By Mukasiri Sibanda
As a concerned citizen, and a socio-economic justice activist, I am disturbed by how the pandemic, COVID-19, is piling more pressure on progress towards the realisation of socio-economic rights.
Before COVID-19, developing countries like Zimbabwe were struggling to provide access to quality, reliable and affordable essential services. Education, health, water, food and shelter are part of the basic rights guaranteed by the Constitution. Openly, the Constitution acknowledges that the provision of essential services to the public is subject to the limitation of resources available.
Obviously, how government intends to mobilise and utilise revenue has a huge bearing on the realisation of the socio-economic rights. Citizens must therefore hold government accountable by actively participating in the design and implementation of fiscal policies that has a direct bearing on the fragility or strength of the State to provide them with essential services. And public pre-budget consultations are an important space for stakeholders, particularly citizens, to influence how government plans to raise and spend revenue.
Taxation critical to closing inequality gap
Government’s primary source of revenue is taxation; citizens and corporates are the contributors. Before we jump to the expenditure side of the budget, taxation is the first port of call when it comes to the agenda of fighting inequality in line with the Sustainable Development Goal (SDG) number 10.
For those who love soccer, the jersey number 10 is usually imperatively reserved for the most creative and influential player in the team, like Lionel Messi for Barcelona. This is just to illustrate how important the fight against inequality is, hence the symbolic number 10 of the team of UN’s Sustainable Development Goals (SDGs).

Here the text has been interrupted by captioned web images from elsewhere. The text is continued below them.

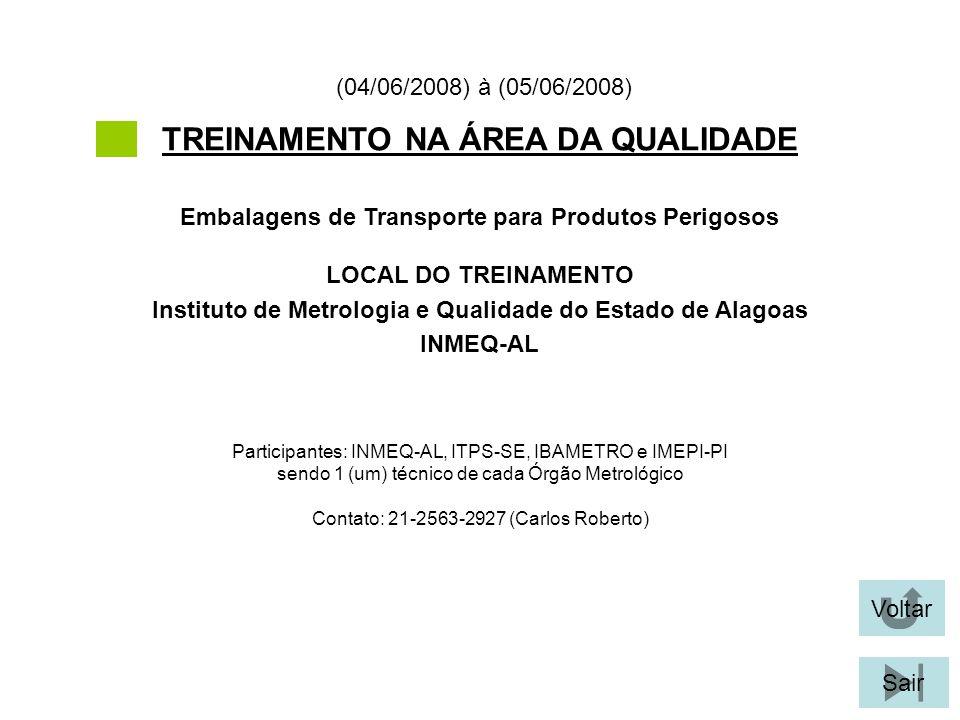 Voltar Sair TREINAMENTO NA ÁREA DA QUALIDADE LOCAL DO TREINAMENTO Instituto de Metrologia e Qualidade do Estado de Alagoas INMEQ-AL Embalagens de Tran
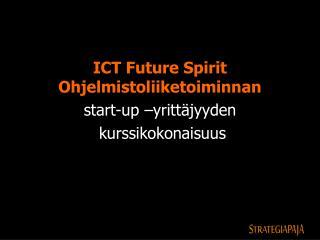 ICT Future Spirit Ohjelmistoliiketoiminnan  start-up  yritt jyyden  kurssikokonaisuus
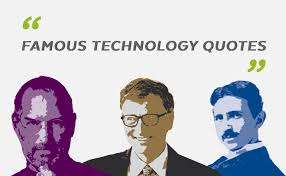 40 Perceptive Tech Quotes About Information Technology Planet Amazing Informative Wise Quotes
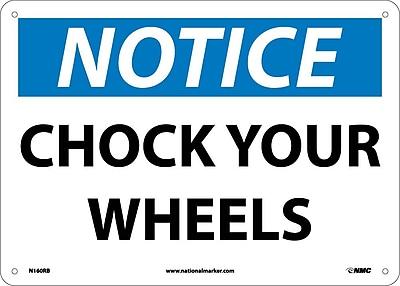 Notice, Chock Your Wheels, 10X14, Rigid Plastic
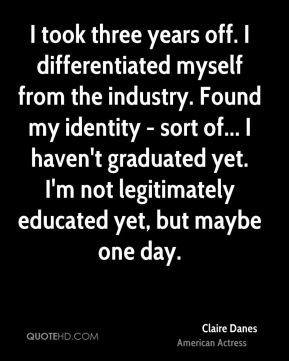 I took three years off. I differentiated myself from the industry. Found my identity - sort of... I haven't graduated yet. I'm not legitimately educated yet, but maybe one day.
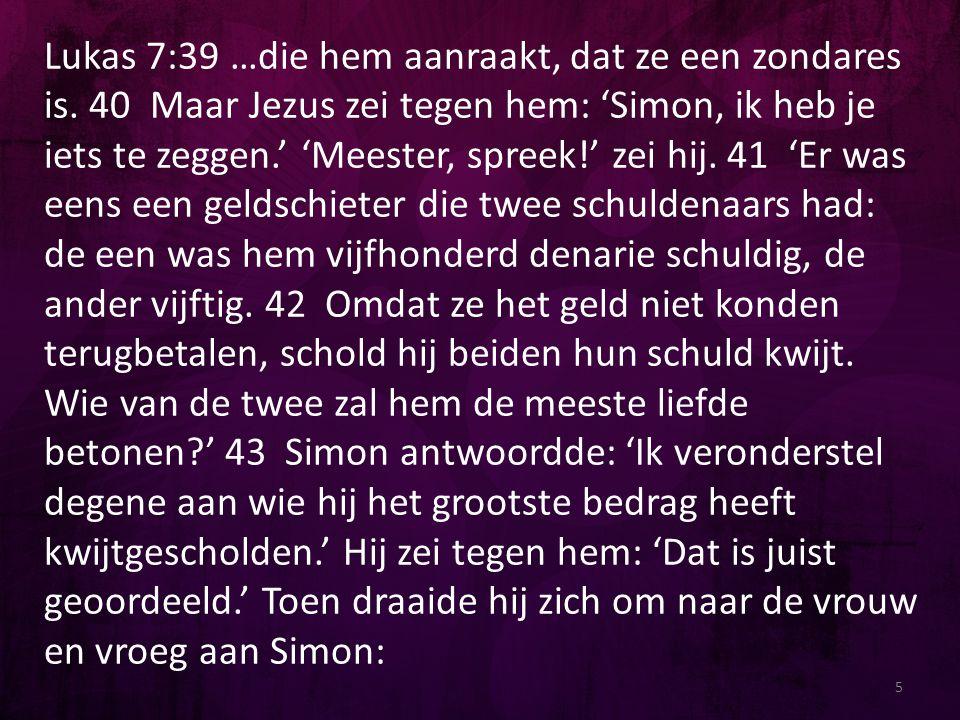 Lukas 7:39 …die hem aanraakt, dat ze een zondares is. 40 Maar Jezus zei tegen hem: 'Simon, ik heb je iets te zeggen.' 'Meester, spreek!' zei hij. 41 '
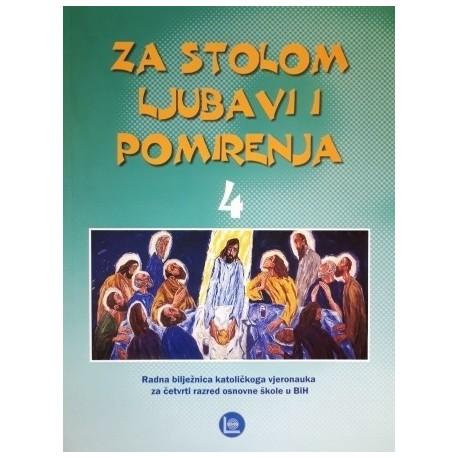 ZA STOLOM LJUBAVI I POMIRENJA - radna bilježnica katoličkoga vjeronauka za 4. razred osnovne škole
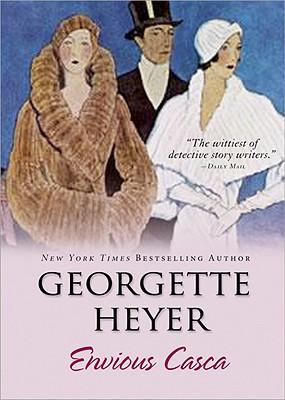 Envious Casca - Heyer, Georgette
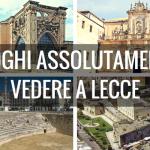 Lecce, 10 luoghi assolutamente da vedere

Understanding the roles of taxation
The four roles of taxation are quite crucial for citizens to understand its massive influence to their standard of living. Taxation is a tool of revenue raising for government to fund the delivery of essential services to its citizens; it can be used to redistribute wealth; it can be used to discourage the consumption of toxic goods like alcohol and tobacco; and it gives citizens a voice in the generation and utilization of public funds.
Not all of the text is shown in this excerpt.